-------- Quoted text

(Day 229 to 232)
08.07.2010 - 11.07.2010 22 °C
After a night back in Kuala Lumpur we took a minibus transfer to the Cameron Highlands. Drastic change of scenery here, as we swap the smelly city for the rolling, tranquil and lush hills of the Highlands. The roads lead us upwards and are windy, which inevitably lead to a motion sickness casualty amongst our little group – not one of us I’m glad to report, although all of us were feeling it too.
Our first impression of the Cameron Highlands was that it was, literally, going to be a breath of fresh air after KL. At an altitude of about 1,500 metres, it’s much, much cooler than the rest of the country here. It’s been a very long time since we last wore jeans and a jumper, so a nice change to the hot and humidity.
The Cameron Highlands area was originally developed by the British as a tea-growing area, but has since developed a much broader agricultural base (famous for strawberries and other fruits and vegetables) and is also a magnet for tourists.

----------------

**Given instruction A**.
In the Cameron Highlands entry, edit the part that opens with the words containing "Our first impression" and closes with "magnet for tourists.", replacing "strawberries" with "raspberries".
**Given instruction B**.
Condense the paragraph of the Cameron Highlands entry beginning "Our first impression" into a short bulleted list that keeps its main facts.
The data that comes next has nothing to do with what you are asked to do.

-------- Entries provided

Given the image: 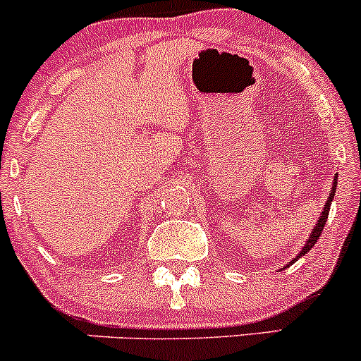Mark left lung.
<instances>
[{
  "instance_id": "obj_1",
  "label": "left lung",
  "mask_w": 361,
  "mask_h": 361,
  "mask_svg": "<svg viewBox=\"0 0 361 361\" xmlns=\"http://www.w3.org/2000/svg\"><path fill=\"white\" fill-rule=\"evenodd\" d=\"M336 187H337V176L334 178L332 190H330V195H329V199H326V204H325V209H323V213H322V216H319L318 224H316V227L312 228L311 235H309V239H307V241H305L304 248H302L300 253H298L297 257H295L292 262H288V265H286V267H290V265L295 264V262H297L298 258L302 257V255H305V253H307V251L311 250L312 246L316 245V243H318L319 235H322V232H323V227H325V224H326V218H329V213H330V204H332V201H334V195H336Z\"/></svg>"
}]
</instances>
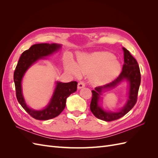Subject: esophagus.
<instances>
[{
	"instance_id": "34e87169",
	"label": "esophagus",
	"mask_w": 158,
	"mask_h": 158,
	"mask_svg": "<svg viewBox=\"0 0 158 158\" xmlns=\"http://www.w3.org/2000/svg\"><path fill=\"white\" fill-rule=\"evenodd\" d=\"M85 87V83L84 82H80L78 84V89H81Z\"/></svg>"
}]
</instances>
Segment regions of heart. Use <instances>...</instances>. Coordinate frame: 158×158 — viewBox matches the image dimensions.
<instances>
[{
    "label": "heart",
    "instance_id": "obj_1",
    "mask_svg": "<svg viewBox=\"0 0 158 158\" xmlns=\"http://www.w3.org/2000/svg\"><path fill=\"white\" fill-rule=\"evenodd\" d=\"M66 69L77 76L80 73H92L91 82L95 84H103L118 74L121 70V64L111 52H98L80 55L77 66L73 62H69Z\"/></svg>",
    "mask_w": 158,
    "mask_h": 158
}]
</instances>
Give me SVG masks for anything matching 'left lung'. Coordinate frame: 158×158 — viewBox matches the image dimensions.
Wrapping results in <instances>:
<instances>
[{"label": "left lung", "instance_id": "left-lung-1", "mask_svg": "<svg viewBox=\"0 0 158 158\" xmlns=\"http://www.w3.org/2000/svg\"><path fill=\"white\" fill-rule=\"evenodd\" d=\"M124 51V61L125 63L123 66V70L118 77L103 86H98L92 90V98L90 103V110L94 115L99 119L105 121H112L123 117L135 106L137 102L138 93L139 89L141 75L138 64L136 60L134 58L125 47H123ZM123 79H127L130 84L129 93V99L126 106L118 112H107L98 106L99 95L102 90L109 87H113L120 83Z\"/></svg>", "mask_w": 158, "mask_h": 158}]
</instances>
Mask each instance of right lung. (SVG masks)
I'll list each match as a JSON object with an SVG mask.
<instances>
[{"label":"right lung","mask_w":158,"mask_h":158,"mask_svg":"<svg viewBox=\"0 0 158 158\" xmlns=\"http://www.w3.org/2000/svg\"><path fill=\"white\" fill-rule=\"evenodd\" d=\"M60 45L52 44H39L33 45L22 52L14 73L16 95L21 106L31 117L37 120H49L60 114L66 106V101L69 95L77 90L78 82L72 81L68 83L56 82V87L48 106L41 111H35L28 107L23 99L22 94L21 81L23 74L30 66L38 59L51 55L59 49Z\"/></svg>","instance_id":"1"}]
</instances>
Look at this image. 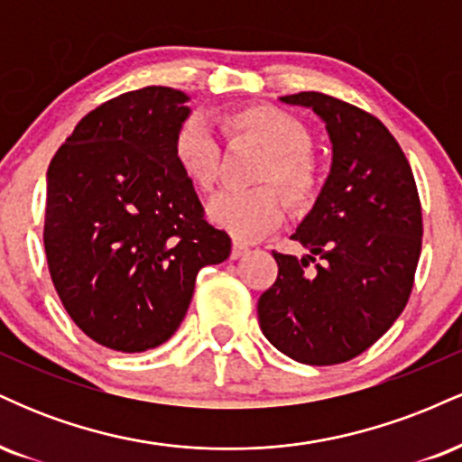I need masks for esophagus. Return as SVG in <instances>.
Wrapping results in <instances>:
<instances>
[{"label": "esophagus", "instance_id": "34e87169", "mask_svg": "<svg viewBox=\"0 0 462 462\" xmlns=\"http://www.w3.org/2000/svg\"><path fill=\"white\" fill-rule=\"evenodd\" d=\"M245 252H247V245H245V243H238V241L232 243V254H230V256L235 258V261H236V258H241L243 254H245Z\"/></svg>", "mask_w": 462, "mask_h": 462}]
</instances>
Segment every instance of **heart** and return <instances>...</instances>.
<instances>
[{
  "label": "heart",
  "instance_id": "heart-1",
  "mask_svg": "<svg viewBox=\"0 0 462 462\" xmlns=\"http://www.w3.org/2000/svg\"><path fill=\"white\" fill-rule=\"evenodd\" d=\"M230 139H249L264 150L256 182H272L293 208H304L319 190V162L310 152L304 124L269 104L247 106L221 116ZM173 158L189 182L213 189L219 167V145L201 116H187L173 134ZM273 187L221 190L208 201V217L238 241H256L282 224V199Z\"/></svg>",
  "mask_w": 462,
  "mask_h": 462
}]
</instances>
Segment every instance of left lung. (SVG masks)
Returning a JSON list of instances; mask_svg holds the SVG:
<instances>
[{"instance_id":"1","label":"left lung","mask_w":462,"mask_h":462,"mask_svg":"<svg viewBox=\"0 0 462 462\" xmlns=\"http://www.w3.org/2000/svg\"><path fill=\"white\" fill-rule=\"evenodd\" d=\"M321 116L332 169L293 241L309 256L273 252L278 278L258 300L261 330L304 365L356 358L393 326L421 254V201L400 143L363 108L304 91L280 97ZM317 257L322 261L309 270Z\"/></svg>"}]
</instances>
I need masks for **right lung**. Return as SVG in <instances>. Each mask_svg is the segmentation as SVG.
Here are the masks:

----------------

**Worked solution A**.
Our first impression of the Cameron Highlands was that it was, literally, going to be a breath of fresh air after KL. At an altitude of about 1,500 metres, it’s much, much cooler than the rest of the country here. It’s been a very long time since we last wore jeans and a jumper, so a nice change to the hot and humidity.
The Cameron Highlands area was originally developed by the British as a tea-growing area, but has since developed a much broader agricultural base (famous for raspberries and other fruits and vegetables) and is also a magnet for tourists.

**Worked solution B**.
- The Cameron Highlands promised to be, literally, a breath of fresh air after KL.
- At about 1,500 metres, the area is much cooler than the rest of the country.
- It was the first time in a long while for jeans and a jumper, a welcome change from the heat and humidity.